We can roughly see that, in summer there are more crimes, especially from May to August. December and February have fewer cases. We will verify if there is a significant difference between months in Statistical testing part.

Hours
hour_data = data %>% 
  group_by(year, month, hour) %>% 
  summarise(number = n()) %>%
  mutate(hour = as.factor(hour),
    hour = fct_inseq(hour)) 
## `summarise()` has grouped output by 'year', 'month'. You can override using the
## `.groups` argument.
hour_data %>% 
  plot_ly(y = ~number, color = ~hour, type = "box", colors = "viridis") %>% 
  layout(title = "Crime Number Across Hours", xaxis = list(title = "Hour"), yaxis = list(title = "Number"))

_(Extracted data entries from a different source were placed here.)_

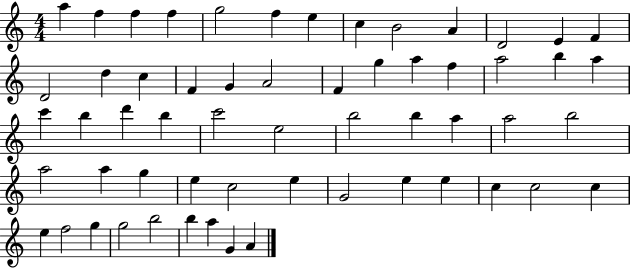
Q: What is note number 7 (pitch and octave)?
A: E5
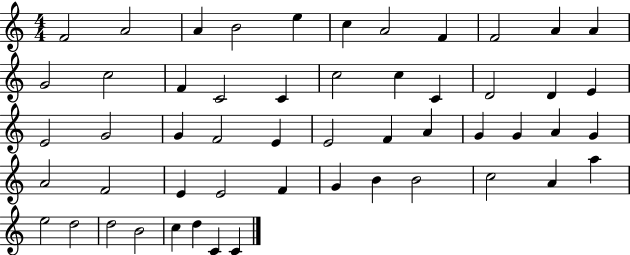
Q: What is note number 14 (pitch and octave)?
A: F4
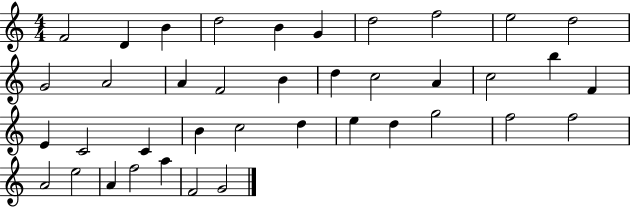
F4/h D4/q B4/q D5/h B4/q G4/q D5/h F5/h E5/h D5/h G4/h A4/h A4/q F4/h B4/q D5/q C5/h A4/q C5/h B5/q F4/q E4/q C4/h C4/q B4/q C5/h D5/q E5/q D5/q G5/h F5/h F5/h A4/h E5/h A4/q F5/h A5/q F4/h G4/h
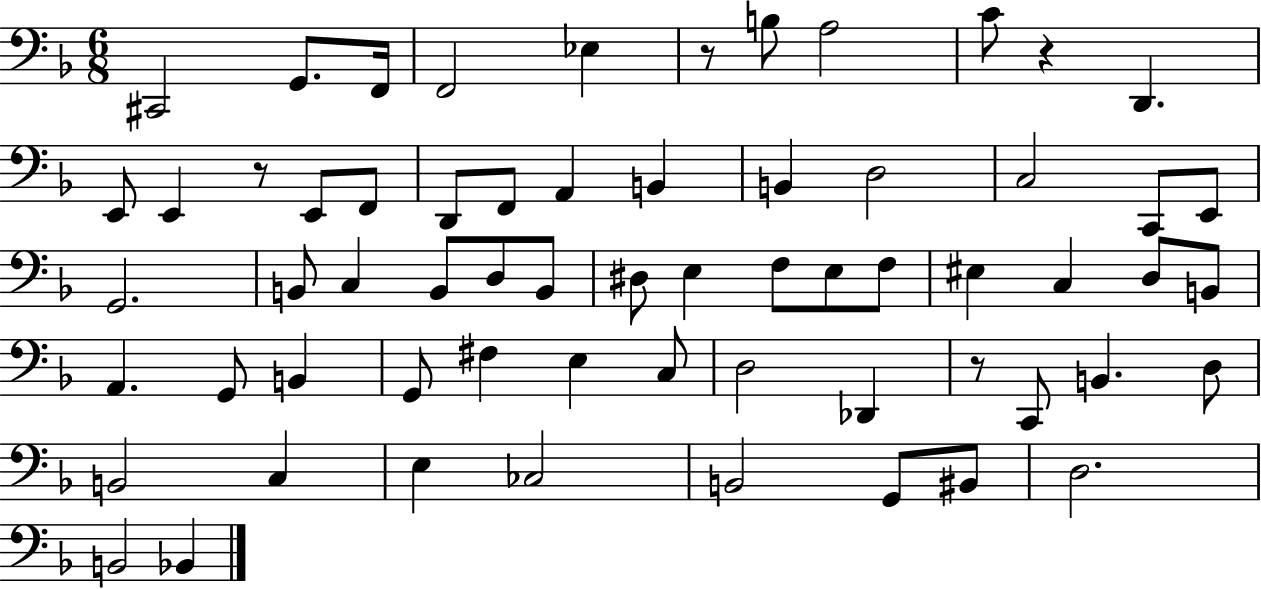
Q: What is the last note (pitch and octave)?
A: Bb2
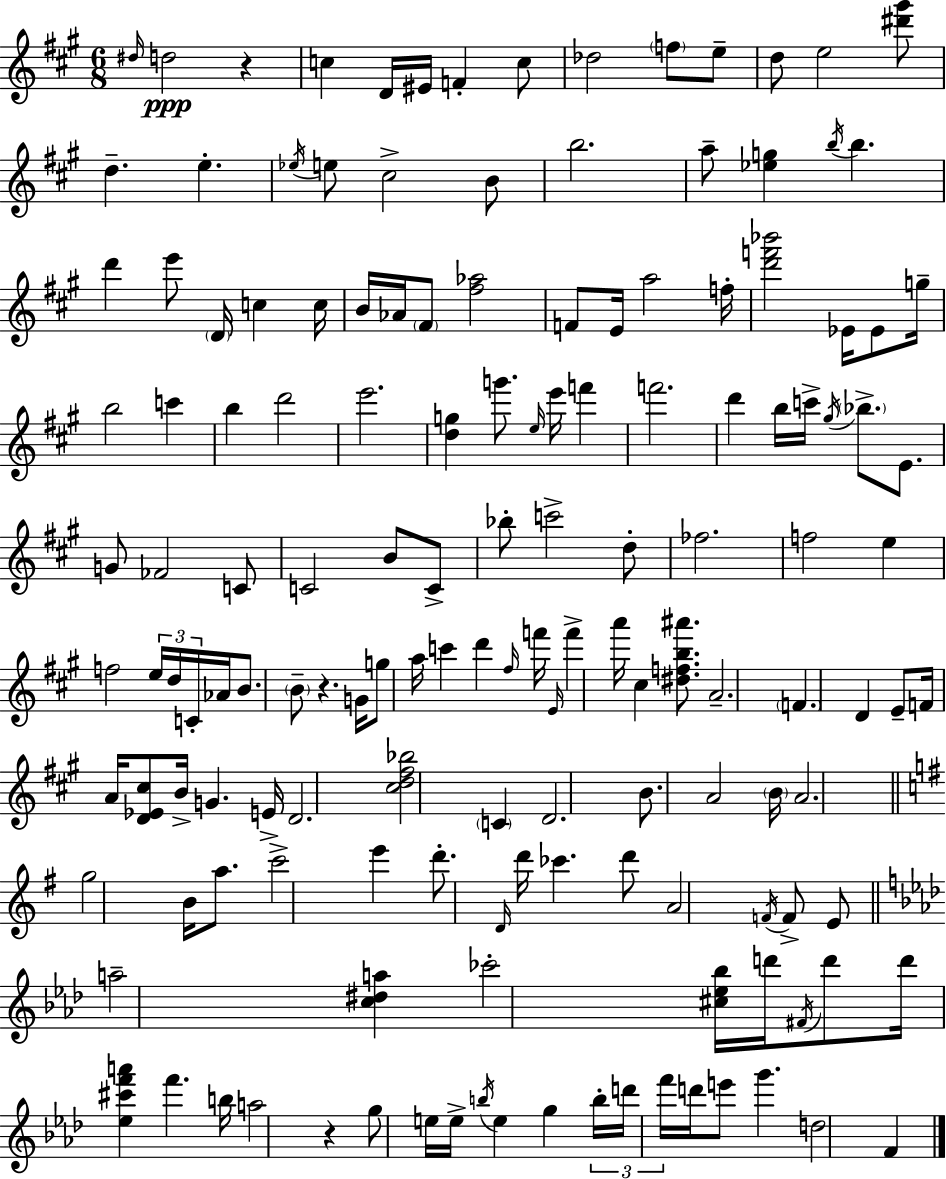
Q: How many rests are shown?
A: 3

Obvious pattern. It’s counter-intuitive that the time with most cases is not in the midnight, but in the afternoon.

what about specific days?

data %>% 
  group_by(month, day) %>% 
  summarise(number = n()) %>% 
  arrange(desc(number)) %>% 
  head( 5) %>% 
  knitr::kable()
## `summarise()` has grouped output by 'month'. You can override using the
## `.groups` argument.
month day number
1 1 1196
6 1 1084
7 1 1054
5 1 1051
9 1 1041
data %>% 
  group_by(month, day) %>% 
  summarise(number = n()) %>% 
  arrange((number)) %>%
  filter(month != 2 & day != 29) %>% 
  head(5) %>% 
  knitr::kable()
## `summarise()` has grouped output by 'month'. You can override using the
## `.groups` argument.
month day number
12 25 370
12 24 493
12 26 499
12 31 513
12 30 562

The crime numbers in each day across years also varies a lot. It’s a interesting finding that New Years’ day enjoys the most crime cases, and the second is International Children’s Day (sadly). The days with fewest crimes is around Chirstmas Holiday, when most people will stay safely with family at home.